Seattle, Washington, USA: Springer.
See Also
MVNcov,
rrvglm,
CommonVGAMffArguments,
Links,
vglm.
Examples
## Example 1. Comparing the Engle -- Granger procedure carried oud by two procedures.
## ECM.EngleGran() makes easier the fitting process.
## Here, we will use:
## A) The R code 4.2, in Chapter 4, Pfaff (2011).
## This code 1) generates artificial data and 2) fits an ECM, following
## the Engle --Granger procedure.
## B) The ECM.EngleGran() family function to fit the same model assuming
## bivariate normal innovations.
## The downside in the R code 4.2 is the assumption of no--correlation among
## the errors.
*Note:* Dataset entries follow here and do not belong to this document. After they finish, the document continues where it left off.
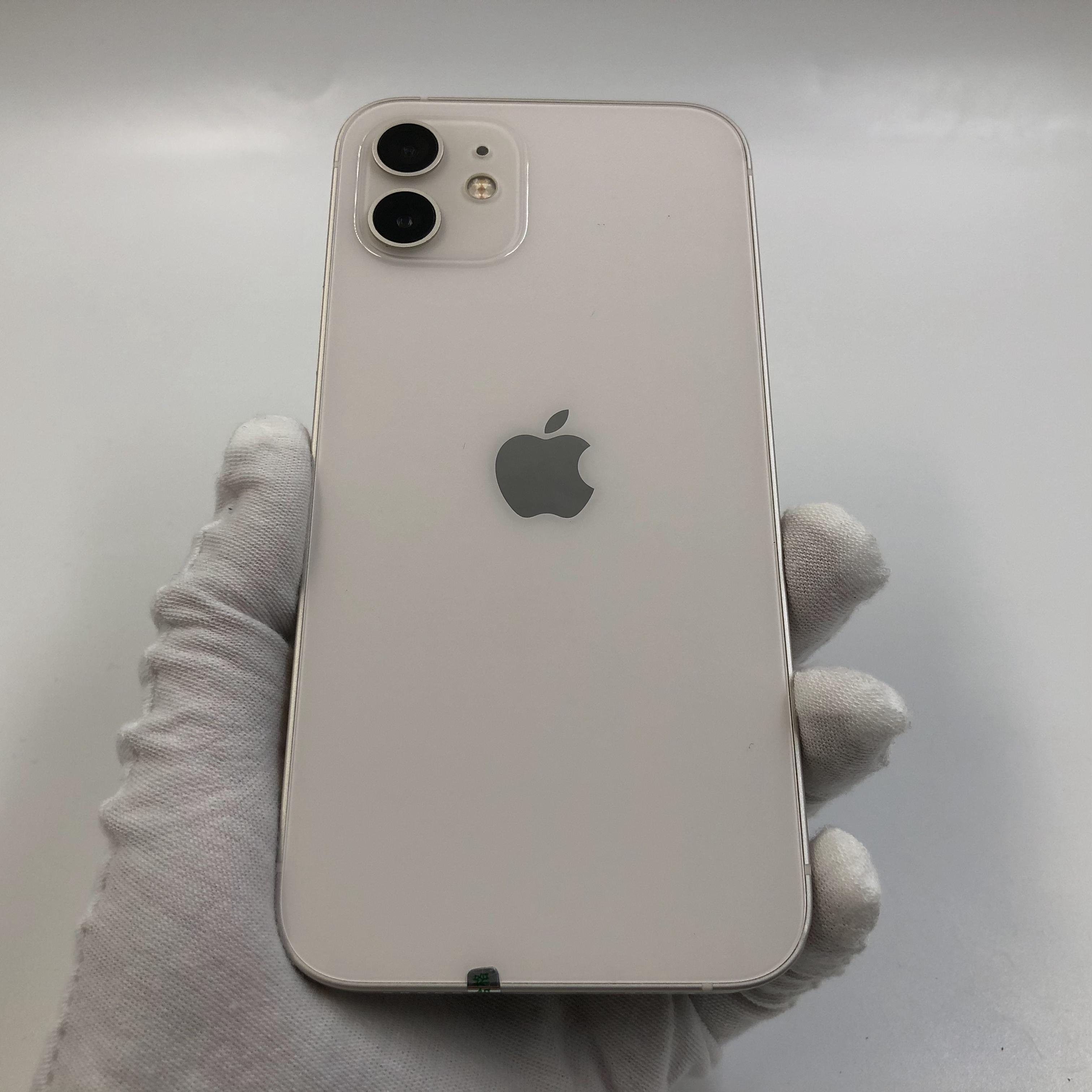 苹果【iPhone 12】5G全网通 白色 256G 国行 8成新 真机实拍保修2022-02-27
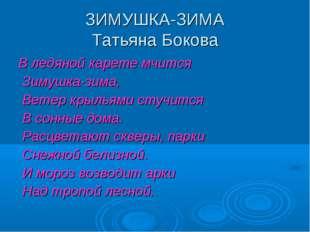 ЗИМУШКА-ЗИМА Татьяна Бокова В ледяной карете мчится Зимушка-зима, Ветер крыль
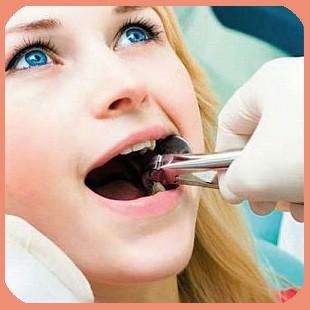 как удалить зуб мудрости
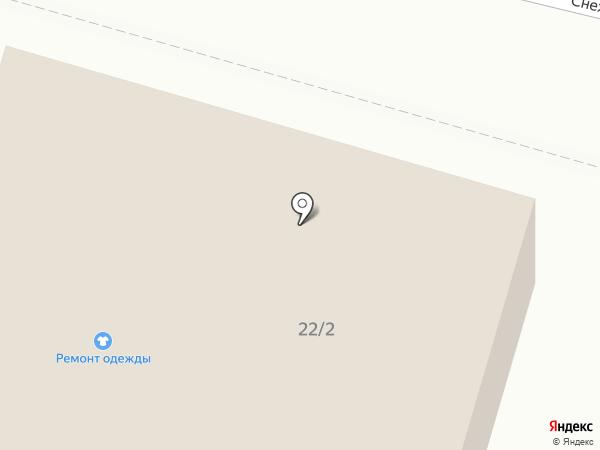 Мастерская по ремонту одежды на карте Сыктывкара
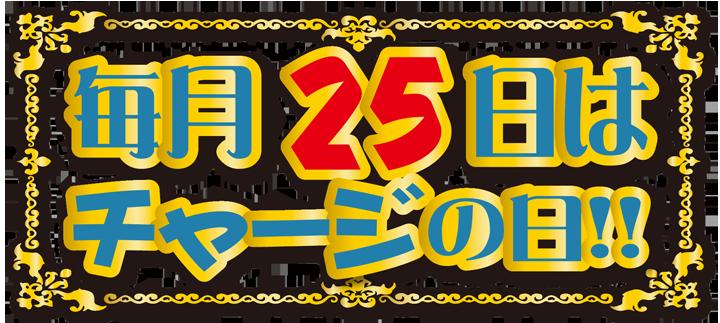 180225-チャージ25-01.png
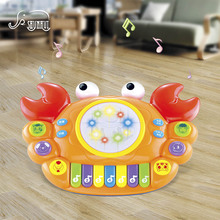 Big Crab Model Baby Musical Keyboard Piano Drum Instrument Toys Children Song Story Language Learning Animal Sounds Toy for Kids(China)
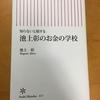 株の初歩中の初歩として『池上彰のお金の学校』を読んだ。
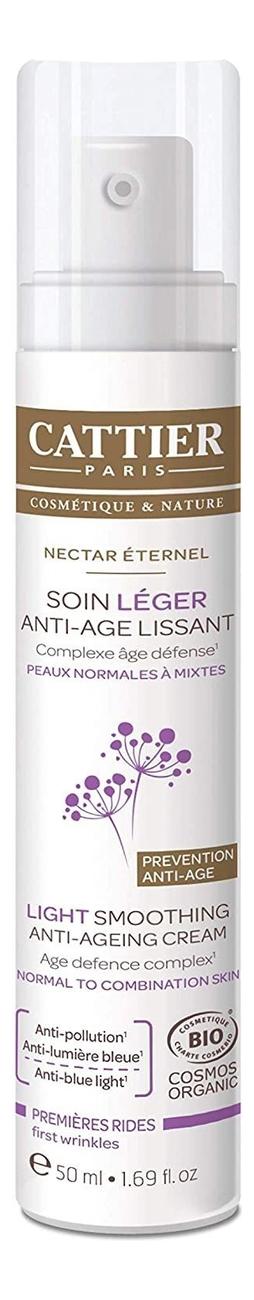 Легкий крем для лица Нектар молодости Nectar Eternel Soin Leger Anti-Age Lissant 50мл крем для лица cattier cattier ca061lwflk64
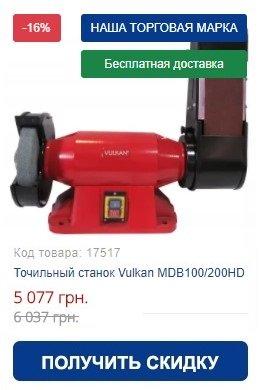 Купить точильные станки Vulkan MDB100/200HD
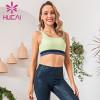 sport bra wholesale women's shockproof running gather shape fitness U-shaped vest back Yoga bra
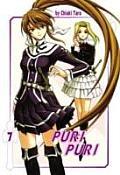 Puri Puri Volume 7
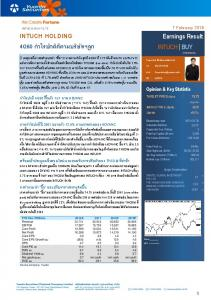 intuch holding - Settrade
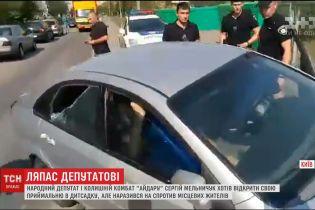 У спальному районі Києва нардеп із охороною зчинили стрілянину під час конфлікту з містянами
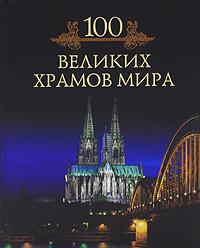100 великих храмов мира. Михаил Кубеев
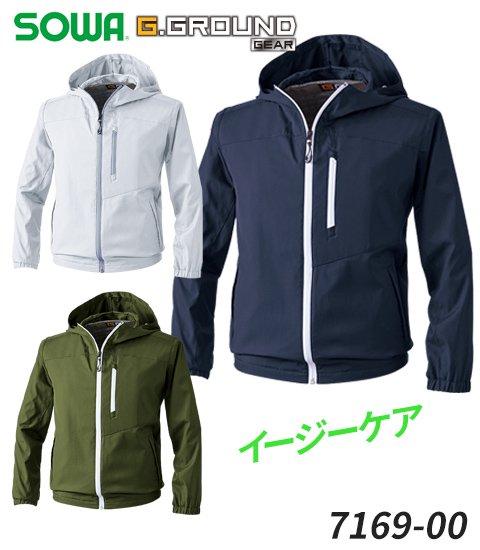 商品型番:SO7169-00|カジュアルなG.GROUND 《フルハーネス対応》 EF用フード付長袖ブルゾン単体(服のみ)|桑和 SO7169-00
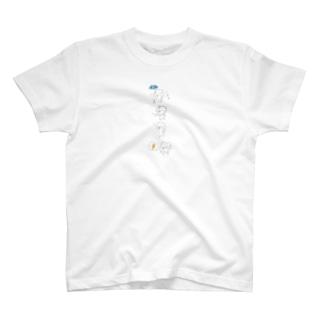 熱帯夜 T-shirts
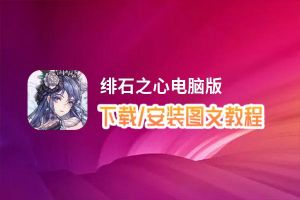 绯石之心电脑版_电脑玩绯石之心模拟器下载、安装攻略教程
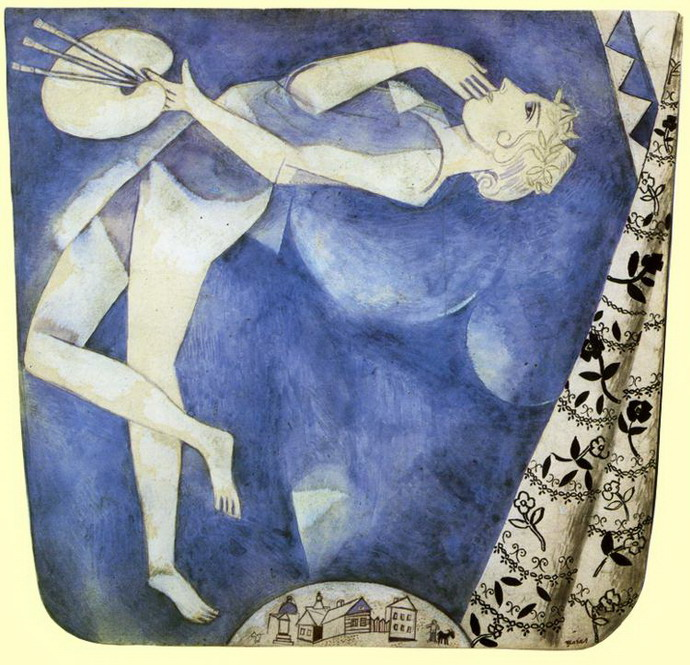 Marc Chagall. The Painter: To the Moon. 1917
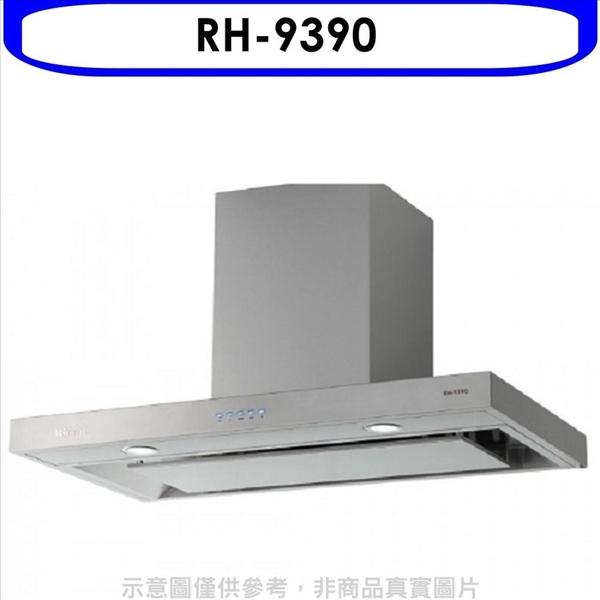 (含標準安裝)林內【RH-9390】倒T型4D直吸電子按鍵90公分排油煙機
These are generated indenpendently.
## A)
## STEP 1. Set up the data (R code as in Pfaff (2011)).
nn <- 100
set.seed(123456)
e1 <- rnorm(nn) # Independent of e2
e2 <- rnorm(nn)
y1 <- cumsum(e1)
y2 <- 0.6 * y1 + e2
lr.reg <- lm(y2 ~ y1)
error <- residuals(lr.reg)
error.lagged <- error[-c(nn - 1, nn)]
dy1 <- diff(y1)
dy2 <- diff(y2)
diff.dat <- data.frame(embed(cbind(dy1, dy2), 2))
colnames(diff.dat) <- c('dy1', 'dy2', 'dy1.1', 'dy2.1')
## STEP 2. Fit the ECM model, using lm(), R code as in Pfaff (2011).
ecm.reg <- lm(dy2 ~ error.lagged + dy1.1 + dy2.1, data = diff.dat)
summary(ecm.reg)
## B) Now, using ECM.EngleGran() and VGLMs, the steps at A) can be skipped.
## Enter the I(1)--variables in the response vector only, putting down the
## the dependent variable from the I(1) set, i.e. y2, in the second column.
coint.data <- data.frame(y1 = y1, y2 = y2)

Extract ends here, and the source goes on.